10…アッセイ装置としてのマイクロ流体デバイス、38,39・・・疎水性部材、42・・・第2の多孔質媒体としての展開紙、44…多孔質媒体としての吸収紙、74…マイクロ流路、74a・・・第1流路部、74b・・・第2流路部、74c・・・分岐部、74d・・・幅狭部、75・・・側路、79・・・凹部、80…マイクロ流路の先端部、82…空間部、82a・・・メイン空間部、82b・・・サブ空間部、83・・・親水処理、84…収容空間、a・・・第2流路部の流路幅、b・・・メイン空間部の流路幅、c・・・側路の幅、d・・・サブ空間部の流路幅、g・・・サブ空間部のメイン空間部との分岐点におけるサブ空間部と多孔質媒体との間の距離。

Claims (12)

  1. アッセイ装置であって、
    先端部を有するマイクロ流路と、
    マイクロ流路の先端部の付近に配置された収容空間に収容された多孔質媒体と、
    前記マイクロ流路と前記収容空間との間に配置された空間部と、
    マイクロ流路の途中でマイクロ流路から分岐して収容空間まで延びる側路とを備え、
    前記マイクロ流路の分岐部を介してマイクロ流路は第1流路部と前記先端部を含む第2流路部とに分けられ、
    ラテラルフローに基づいてマイクロ流路内を移動してきた流体が、前記第1流路部と前記第2流路部とに分離され、かつ空間部により前記第2流路部と吸収紙とに分離された後、第2流路部内に留置されるように構成されている、アッセイ装置。

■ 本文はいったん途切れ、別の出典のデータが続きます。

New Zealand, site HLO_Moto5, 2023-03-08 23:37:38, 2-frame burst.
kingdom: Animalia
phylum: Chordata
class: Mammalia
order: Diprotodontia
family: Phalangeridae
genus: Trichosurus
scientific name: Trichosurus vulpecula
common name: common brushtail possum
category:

  2. 前記側路の底面には疎水性部材が配置される請求項1に記載のアッセイ装置。
  3. 前記分岐部の底面の位置は第1流路部の底面の高さ及び第2流路部の底面の高さよりも低い請求項1又は2に記載のアッセイ装置。
  4. 第2流路部内にアッセイ試薬をさらに備える請求項1〜3のいずれか一項に記載のアッセイ装置。
  5. 前記空間部が前記収容空間に向かって複数の空間部に分岐している請求項1〜4のいずれか一項に記載のアッセイ装置。
  6. 前記空間部が、前記マイクロ流路と前記収容空間との間に延びる直線状のメイン空間部と、メイン空間部から両側方に分岐してメイン空間部とは異なる前記収容空間の位置まで延びるサブ空間部とを備え、メイン空間部及びサブ空間部の流路幅は第2流路部の流路幅よりも小さく、かつサブ空間部の流路幅は前記側路の幅よりも小さい請求項5に記載のアッセイ装置。
  7. メイン空間部及びサブ空間部の流路幅は第2流路部の流路幅の1/2以下であり、かつサブ空間部のメイン空間部との分岐点におけるサブ空間部と多孔質媒体との間の距離は第2流路部の流路幅以下である請求項5又は6に記載のアッセイ装置。
  8. 前記第2流路部の途中で第2流路部から突出して延びる、前記アッセイ試薬を収容するための凹部を備える請求項3〜7のいずれか一項に記載のアッセイ装置。
  9. 前記マイクロ流路における前記側路との分岐部に隣接する前記第1流路部の部分の幅が、該部分の両側の第1流路部の幅及び分岐部の幅に対して狭くなっている請求項1〜8のいずれか一項に記載のアッセイ装置。
  10. 前記流体は第1液体及び第2液体であり、
    マイクロ流路から前記空間部へ移動した第1液体は前記空間部により分離されて、一方はマイクロ流路に留置され、他方は多孔質媒体に吸収され、
    次に、マイクロ流路内を移動した第2液体は、マイクロ流路内に留置されていた第1液体を多孔質媒体へ押し出し、マイクロ流路における第1液体と第2の液体が交換される請求項1〜9のいずれか一項に記載のアッセイ装置。
  11. 前記空間部は親水処理されている請求項1〜10のいずれか一項に記載のアッセイ装置。
  12. マイクロ流路の流体導入部に配置された第2の多孔質媒体をさらに備える請求項1〜11のいずれか一項に記載のアッセイ装置。